BCL11B enhancer hijacking by t(14;16)(q32;q24) translocation defines a novel high-risk subtype of T-ALL - PubMed
3 days ago
- #prognosis
- #enhancer hijacking
- #T-ALL
- BCL11B enhancer hijacking by t(14;16)(q32;q24) translocation defines a novel high-risk subtype of T-ALL.
- Integrated analysis of pediatric and adult T-ALL and MPALs identified 14 patients with t(14;16)(q32;q24) translocation, GATA3 mutations, and CDKN2A/B deletions.
- The translocation causes ectopic overexpression of FENDRR, FOXF1, and FOXC2, activating EMT transcription signatures.

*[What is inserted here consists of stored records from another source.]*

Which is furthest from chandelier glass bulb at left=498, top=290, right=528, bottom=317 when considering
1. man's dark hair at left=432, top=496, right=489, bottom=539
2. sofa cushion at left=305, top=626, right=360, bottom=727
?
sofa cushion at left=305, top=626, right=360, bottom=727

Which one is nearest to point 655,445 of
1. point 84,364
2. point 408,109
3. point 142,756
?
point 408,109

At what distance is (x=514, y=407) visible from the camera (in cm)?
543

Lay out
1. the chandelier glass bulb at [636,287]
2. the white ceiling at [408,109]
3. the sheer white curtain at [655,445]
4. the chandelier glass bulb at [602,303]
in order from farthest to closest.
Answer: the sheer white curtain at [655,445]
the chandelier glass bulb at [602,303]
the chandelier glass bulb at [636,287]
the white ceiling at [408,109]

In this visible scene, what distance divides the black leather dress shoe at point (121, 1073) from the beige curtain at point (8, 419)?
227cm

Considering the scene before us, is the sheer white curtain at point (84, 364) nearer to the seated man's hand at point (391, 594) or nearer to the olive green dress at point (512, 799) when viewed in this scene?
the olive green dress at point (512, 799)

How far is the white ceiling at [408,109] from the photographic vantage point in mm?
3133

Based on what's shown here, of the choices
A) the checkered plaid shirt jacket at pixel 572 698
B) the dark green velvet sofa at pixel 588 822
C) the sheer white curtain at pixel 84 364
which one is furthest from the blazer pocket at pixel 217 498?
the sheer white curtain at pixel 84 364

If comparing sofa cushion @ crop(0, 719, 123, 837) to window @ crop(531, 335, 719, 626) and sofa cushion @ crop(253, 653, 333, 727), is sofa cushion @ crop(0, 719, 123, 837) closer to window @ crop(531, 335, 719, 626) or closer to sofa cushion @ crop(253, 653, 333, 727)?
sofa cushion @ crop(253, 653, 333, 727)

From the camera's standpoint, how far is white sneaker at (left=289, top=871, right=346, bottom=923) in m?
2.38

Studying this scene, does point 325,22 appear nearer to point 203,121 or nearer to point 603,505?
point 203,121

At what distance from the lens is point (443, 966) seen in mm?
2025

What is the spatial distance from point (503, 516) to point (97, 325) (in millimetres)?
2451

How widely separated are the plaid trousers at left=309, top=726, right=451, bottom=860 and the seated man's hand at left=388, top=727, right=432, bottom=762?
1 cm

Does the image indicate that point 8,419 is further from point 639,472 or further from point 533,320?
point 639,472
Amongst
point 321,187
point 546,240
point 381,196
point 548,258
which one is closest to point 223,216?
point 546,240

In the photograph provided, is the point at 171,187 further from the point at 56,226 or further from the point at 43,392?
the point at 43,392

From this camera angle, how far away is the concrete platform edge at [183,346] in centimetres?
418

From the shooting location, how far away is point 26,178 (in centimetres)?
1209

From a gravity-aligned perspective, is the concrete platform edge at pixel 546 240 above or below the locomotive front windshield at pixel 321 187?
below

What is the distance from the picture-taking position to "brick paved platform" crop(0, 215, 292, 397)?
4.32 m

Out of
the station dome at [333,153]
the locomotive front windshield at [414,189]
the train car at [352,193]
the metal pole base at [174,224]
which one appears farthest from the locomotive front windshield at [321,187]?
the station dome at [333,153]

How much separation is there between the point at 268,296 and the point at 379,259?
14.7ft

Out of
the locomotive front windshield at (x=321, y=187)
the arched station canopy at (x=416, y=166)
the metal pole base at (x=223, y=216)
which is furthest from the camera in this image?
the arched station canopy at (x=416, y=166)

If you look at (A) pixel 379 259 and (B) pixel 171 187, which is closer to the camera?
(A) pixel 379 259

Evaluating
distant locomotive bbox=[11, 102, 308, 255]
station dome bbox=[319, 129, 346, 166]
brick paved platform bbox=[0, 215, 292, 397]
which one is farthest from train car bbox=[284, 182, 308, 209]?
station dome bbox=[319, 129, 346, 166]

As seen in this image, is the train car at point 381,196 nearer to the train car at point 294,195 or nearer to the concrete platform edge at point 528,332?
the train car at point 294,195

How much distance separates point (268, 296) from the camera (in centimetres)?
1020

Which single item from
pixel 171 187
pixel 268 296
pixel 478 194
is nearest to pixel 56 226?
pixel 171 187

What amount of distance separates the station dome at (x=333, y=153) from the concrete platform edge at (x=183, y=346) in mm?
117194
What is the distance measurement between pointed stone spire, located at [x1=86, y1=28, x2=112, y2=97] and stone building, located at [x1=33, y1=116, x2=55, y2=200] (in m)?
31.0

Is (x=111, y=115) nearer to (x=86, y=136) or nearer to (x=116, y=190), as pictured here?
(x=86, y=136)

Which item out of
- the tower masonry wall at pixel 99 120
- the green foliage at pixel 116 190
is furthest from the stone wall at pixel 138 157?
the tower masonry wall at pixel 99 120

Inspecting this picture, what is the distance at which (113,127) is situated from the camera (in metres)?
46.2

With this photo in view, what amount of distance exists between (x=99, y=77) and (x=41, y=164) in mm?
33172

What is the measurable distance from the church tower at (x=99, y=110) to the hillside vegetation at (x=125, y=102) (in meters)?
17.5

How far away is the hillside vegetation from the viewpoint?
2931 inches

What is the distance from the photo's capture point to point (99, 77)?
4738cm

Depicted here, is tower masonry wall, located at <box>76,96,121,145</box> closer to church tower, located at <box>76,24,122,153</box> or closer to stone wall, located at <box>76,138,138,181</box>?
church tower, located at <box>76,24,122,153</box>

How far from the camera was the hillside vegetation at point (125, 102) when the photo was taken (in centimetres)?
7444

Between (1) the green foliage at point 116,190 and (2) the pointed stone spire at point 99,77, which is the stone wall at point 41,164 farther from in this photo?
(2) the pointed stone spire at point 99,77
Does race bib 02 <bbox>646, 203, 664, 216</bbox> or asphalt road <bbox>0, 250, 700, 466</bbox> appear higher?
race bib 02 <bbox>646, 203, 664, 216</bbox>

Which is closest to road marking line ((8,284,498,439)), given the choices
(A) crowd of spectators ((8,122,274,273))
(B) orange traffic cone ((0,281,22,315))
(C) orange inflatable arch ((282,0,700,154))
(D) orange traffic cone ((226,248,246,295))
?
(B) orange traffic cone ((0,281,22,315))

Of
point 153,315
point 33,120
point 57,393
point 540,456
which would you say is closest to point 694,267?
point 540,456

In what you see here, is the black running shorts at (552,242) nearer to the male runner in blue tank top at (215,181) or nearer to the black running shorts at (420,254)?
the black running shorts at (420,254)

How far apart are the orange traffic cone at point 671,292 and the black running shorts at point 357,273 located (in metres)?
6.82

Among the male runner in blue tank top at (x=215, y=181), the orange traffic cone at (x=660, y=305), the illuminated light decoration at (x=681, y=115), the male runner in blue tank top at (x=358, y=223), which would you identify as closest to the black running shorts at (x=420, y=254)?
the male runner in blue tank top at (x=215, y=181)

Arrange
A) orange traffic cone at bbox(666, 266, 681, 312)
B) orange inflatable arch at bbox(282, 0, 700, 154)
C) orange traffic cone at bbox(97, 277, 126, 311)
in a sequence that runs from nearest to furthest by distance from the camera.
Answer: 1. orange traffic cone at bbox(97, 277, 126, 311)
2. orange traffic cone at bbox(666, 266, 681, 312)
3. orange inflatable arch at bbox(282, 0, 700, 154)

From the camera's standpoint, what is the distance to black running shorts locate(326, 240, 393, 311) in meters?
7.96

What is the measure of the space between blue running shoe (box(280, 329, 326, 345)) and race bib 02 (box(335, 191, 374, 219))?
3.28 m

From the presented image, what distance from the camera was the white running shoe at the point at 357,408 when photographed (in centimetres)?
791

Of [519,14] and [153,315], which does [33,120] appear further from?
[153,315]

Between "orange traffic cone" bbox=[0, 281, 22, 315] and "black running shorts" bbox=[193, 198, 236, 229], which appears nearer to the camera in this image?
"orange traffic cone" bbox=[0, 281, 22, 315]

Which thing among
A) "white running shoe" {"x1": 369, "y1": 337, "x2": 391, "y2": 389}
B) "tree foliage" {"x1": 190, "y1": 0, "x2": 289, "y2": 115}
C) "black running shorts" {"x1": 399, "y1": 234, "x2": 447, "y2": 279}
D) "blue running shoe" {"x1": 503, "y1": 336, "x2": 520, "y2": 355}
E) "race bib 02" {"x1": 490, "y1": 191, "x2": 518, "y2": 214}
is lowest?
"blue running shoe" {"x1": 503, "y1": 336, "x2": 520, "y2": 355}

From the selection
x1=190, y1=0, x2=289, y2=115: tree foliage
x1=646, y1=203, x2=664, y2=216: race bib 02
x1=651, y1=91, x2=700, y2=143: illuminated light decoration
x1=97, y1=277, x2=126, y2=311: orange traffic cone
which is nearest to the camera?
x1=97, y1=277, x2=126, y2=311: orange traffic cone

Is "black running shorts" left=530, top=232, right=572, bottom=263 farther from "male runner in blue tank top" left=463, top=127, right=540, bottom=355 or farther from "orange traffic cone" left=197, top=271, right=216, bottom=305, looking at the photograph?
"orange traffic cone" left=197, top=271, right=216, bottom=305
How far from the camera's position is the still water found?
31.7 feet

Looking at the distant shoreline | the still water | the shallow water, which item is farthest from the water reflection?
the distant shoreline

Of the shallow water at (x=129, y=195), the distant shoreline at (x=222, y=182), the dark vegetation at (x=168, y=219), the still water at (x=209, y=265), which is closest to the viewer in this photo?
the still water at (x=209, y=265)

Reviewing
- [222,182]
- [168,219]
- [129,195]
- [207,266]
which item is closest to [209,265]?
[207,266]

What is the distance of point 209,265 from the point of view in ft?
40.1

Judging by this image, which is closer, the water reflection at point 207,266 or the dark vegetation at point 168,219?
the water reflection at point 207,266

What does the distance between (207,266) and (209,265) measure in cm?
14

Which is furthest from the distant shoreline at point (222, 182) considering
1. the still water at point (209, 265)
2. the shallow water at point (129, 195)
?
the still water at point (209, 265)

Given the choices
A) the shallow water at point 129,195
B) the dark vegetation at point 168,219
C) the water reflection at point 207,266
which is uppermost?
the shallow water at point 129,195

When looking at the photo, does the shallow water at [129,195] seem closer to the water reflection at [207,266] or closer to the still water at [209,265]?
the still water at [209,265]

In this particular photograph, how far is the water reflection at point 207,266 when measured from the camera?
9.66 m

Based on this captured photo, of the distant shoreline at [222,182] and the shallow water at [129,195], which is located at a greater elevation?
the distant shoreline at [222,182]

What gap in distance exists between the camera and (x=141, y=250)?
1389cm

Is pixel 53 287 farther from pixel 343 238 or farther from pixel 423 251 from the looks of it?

- Immunophenotypic and single-cell RNA-seq analyses revealed lineage ambiguity with myeloid and B-cell differentiation potentials.
- FOXF1 overexpression promotes myeloid differentiation while suppressing T-cell differentiation in CD34-positive cord blood cells.
- This subtype is detected in 0.15-4.0% of T-ALL/MPAL cases, with a median age of 15 years and enrichment in adolescents and young adults (AYA).
- Patients with t(14;16)(q32;q24) have an extremely poor prognosis, worse than other high-risk T-ALL groups.
- The findings highlight the need for novel subtype-specific therapeutic approaches.